▶ [Selected passage]:
* * * * *
Tasker Morris has been performing since 2001 when he hit the Philly drag scene with chest hair, a sewing machine and a self-described “itch to shock people.” He is a curious person who sees potential in nearly everything he touches. He describes his drag as a journey in which he hopes will result in a variety of reactions — from abject horror to applause.
While his live shows were cancelled, he still performs online. However, he too admits there is something lacking in a digital audience — no matter how many comments, messages, or reposts he gets.
“We are all learning the new normal as we glitter,” Morris said. He has been using his downtime to relax, calling this the first major time to have a break in the past two decades. “I have been going along and staying strong. But, being a social person, I miss making people laugh, smile and question what they just saw on stage. I love seeing friends, fans and chosen family when I go out and about.”
To keep himself active he has created art and remained busy during his downtime. He and his husband have marched in solidarity with the Black Trans Lives Matter protests in Center City and West Philly. And he has also been on the phone.
* * * * *
▶ [The data]:
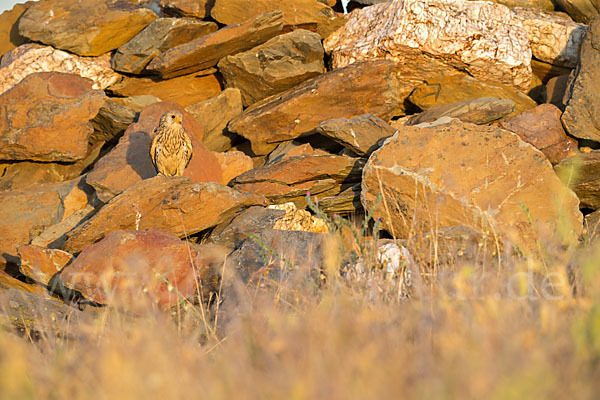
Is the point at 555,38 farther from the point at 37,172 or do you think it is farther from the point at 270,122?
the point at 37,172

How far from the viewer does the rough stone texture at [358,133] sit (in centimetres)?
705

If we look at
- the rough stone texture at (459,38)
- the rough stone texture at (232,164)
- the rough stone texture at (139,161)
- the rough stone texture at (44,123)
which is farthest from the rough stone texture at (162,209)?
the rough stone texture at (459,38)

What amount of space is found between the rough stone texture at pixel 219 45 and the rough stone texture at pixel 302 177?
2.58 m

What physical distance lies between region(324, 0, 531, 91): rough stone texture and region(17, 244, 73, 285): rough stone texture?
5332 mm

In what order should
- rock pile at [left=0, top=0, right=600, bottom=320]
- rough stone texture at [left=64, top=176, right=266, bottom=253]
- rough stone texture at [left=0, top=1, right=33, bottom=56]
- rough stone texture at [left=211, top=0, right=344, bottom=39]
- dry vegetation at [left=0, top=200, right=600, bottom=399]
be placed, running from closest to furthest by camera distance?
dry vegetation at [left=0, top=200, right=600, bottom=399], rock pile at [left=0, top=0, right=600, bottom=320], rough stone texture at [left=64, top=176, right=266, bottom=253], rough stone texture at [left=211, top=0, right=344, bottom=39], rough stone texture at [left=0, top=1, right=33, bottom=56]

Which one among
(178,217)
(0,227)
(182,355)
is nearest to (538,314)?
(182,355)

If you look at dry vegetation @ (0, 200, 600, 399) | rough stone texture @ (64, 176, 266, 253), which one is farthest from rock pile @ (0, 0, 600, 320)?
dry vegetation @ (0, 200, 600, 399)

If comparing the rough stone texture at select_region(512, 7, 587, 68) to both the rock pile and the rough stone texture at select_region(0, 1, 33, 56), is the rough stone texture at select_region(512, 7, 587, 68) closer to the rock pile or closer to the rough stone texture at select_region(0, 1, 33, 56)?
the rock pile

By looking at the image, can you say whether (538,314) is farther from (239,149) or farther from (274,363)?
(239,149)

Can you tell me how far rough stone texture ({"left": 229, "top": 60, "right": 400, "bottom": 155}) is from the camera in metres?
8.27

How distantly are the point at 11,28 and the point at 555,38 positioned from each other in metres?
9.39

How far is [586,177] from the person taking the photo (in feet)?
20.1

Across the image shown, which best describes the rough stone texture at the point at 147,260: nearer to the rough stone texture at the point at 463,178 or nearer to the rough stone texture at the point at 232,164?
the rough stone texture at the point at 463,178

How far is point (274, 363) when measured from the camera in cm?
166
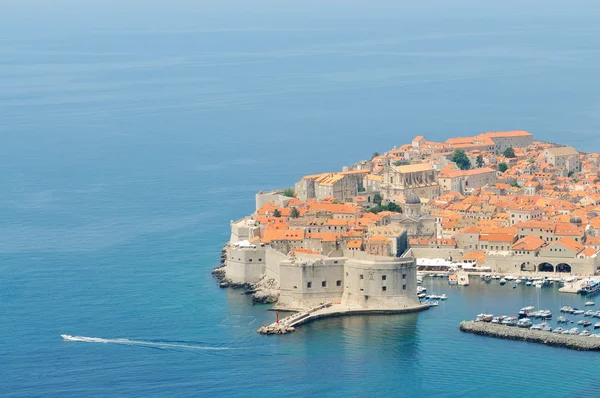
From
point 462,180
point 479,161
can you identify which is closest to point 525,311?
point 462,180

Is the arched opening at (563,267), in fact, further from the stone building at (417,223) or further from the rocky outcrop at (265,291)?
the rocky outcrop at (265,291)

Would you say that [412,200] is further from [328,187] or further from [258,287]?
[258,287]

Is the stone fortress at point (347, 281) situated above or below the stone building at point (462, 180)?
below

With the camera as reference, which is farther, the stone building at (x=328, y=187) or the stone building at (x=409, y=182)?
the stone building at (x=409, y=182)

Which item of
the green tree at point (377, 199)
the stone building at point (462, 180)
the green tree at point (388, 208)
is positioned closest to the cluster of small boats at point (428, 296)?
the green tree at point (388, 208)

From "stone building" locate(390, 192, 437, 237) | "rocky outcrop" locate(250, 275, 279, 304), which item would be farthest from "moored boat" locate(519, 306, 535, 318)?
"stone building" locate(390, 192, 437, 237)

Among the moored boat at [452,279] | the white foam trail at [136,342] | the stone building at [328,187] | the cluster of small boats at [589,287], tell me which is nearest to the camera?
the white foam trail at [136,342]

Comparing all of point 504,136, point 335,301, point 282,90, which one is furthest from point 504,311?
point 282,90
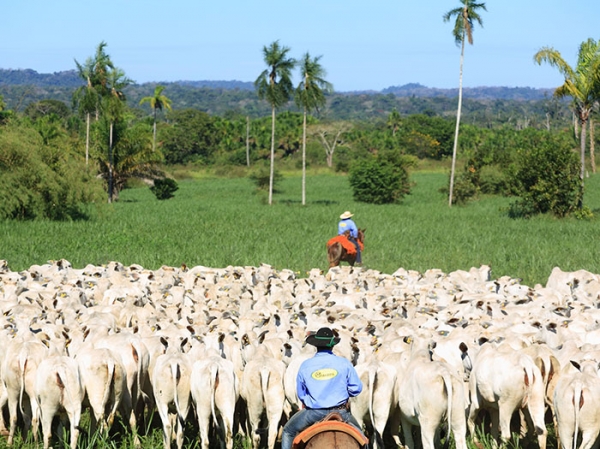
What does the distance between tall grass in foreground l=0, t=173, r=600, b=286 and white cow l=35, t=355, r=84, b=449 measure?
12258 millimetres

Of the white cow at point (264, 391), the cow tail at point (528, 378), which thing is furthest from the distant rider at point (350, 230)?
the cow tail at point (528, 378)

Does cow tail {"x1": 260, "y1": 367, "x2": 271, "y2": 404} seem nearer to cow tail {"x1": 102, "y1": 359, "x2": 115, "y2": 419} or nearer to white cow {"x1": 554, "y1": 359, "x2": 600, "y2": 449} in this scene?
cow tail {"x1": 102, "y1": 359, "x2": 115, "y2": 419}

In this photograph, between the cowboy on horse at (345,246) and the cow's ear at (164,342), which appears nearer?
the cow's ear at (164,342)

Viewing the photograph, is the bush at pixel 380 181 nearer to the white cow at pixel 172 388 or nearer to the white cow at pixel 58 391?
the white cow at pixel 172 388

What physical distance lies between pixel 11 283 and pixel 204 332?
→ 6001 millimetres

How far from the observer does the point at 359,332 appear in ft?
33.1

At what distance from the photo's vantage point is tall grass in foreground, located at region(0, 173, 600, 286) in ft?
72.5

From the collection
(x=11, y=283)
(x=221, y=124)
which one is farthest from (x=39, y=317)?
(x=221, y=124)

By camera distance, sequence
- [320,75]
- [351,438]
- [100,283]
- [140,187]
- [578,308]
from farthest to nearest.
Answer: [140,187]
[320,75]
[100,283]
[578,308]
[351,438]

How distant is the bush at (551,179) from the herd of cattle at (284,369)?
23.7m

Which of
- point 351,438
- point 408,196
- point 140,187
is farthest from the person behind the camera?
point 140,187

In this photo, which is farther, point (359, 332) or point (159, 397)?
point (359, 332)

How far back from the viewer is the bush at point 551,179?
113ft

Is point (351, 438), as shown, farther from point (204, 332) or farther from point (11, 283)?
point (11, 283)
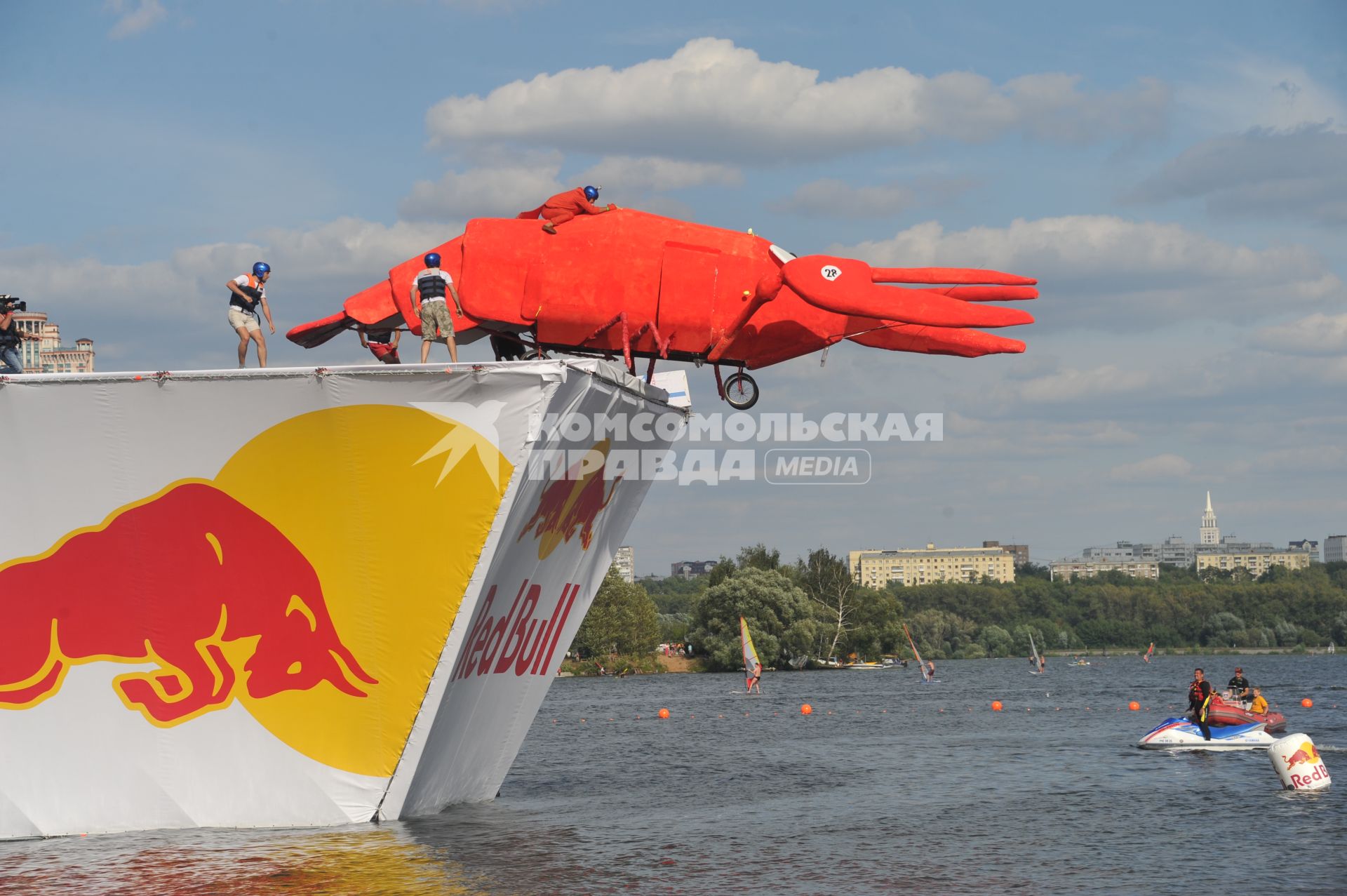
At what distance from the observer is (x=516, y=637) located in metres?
* * * * *
▶ [Exercise details]:
Please print everything in the text about Tasker Morris from "While his live" down to "reposts he gets.", word for word.

▶ [Response]:
While his live shows were cancelled, he still performs online. However, he too admits there is something lacking in a digital audience — no matter how many comments, messages, or reposts he gets.